OK, Google, what the h-e-double hockey sticks? You give, then you take away. You say you’re cool with SEO, then you kneecap us. Seriously, where is this passive-aggression coming from? I can understand you hating on spammers. You should. We’re with you on that one.
If it’s all about making a the Internet more accessible, and ensuring searchers get what they’re looking for, well, come on, help me help you. My job involves helping our clients show that they’re relevant to people searching for their products or services. If I can’t see what they’re looking for, and where they’re finding it, how can I help my client give them a better experience?
Hook a brother up?
Background data for those who don’t know what I’m blabbering about: On October 18, 2011 (Black Tuesday), Google announced that it would henceforth encrypt searches done by those signed into their Google accounts (Google+, Gmail, etc.). This means that the keywords used in those searches and any attendant data is invisible – it shows up in Google Analytics as “(not provided).” Google has framed it as a step toward protecting user privacy, and the move has actually been lauded by the ACLU and other defenders of online privacy. Strangely, these defenders seem to look the other way when it comes to paid search – AdWords clients have full access to search data. In addition, what privacy are they protecting? I suppose there is, somewhere, some twisted individual who would compare Analytics data against their server logs, then connect the IP with a host/address and, wait, I’m getting lost – what would they do then?

Task 1
List every Google product or service that the post on Google's encrypted searches mentions by name.
Task 2
From the post on Google's encrypted searches, set down the passage starting with "OK, Google, what" and going on through "a better experience?".
Task 3
According to the post on Google's encrypted searches, on what date did Google announce that it would encrypt searches by signed-in users?
Use only the post on Google's encrypted searches to respond.

Available data
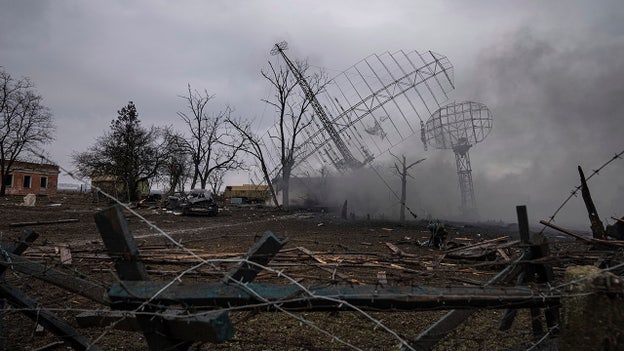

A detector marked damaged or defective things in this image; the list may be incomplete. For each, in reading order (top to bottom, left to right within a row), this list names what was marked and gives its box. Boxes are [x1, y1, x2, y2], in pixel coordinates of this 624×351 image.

damaged car [165, 191, 218, 216]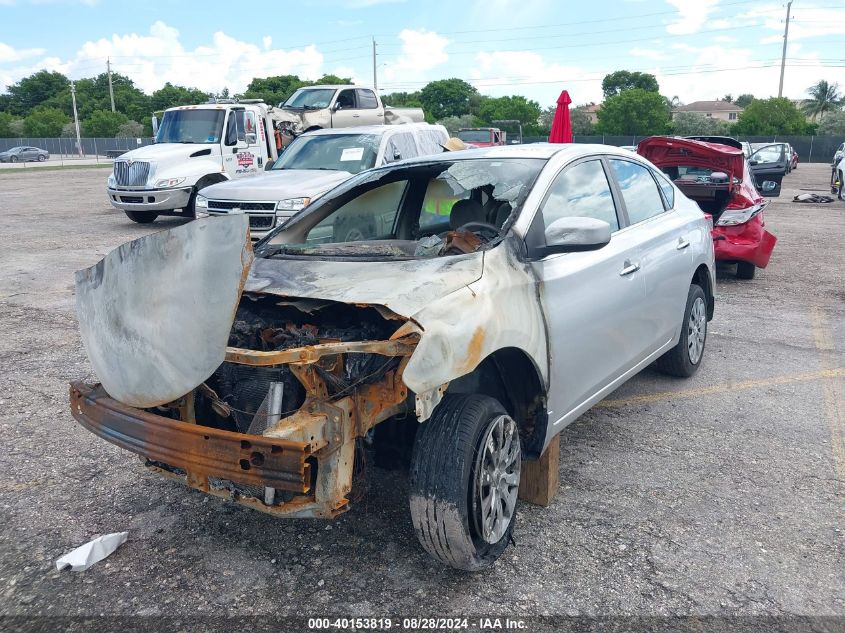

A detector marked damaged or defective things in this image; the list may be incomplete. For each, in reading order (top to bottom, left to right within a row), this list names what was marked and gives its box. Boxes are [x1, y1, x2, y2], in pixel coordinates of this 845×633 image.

shattered windshield [153, 111, 223, 146]
shattered windshield [284, 88, 336, 109]
shattered windshield [272, 132, 380, 173]
shattered windshield [258, 158, 544, 260]
damaged red car [640, 136, 780, 278]
rusted engine bay [72, 294, 418, 516]
burned silver sedan [69, 143, 712, 568]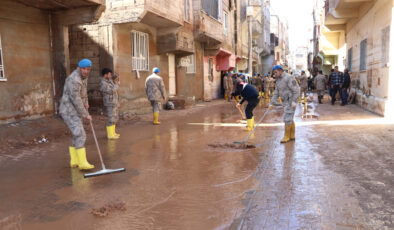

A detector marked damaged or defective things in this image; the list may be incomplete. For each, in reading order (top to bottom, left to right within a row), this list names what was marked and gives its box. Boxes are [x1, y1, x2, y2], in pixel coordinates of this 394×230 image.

damaged wall [0, 0, 53, 123]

Answer box 1
Google+, Gmail, Google Analytics, AdWords

Answer box 2
OK, Google, what the h-e-double hockey sticks? You give, then you take away. You say you’re cool with SEO, then you kneecap us. Seriously, where is this passive-aggression coming from? I can understand you hating on spammers. You should. We’re with you on that one.
If it’s all about making a the Internet more accessible, and ensuring searchers get what they’re looking for, well, come on, help me help you. My job involves helping our clients show that they’re relevant to people searching for their products or services. If I can’t see what they’re looking for, and where they’re finding it, how can I help my client give them a better experience?

Answer box 3
October 18, 2011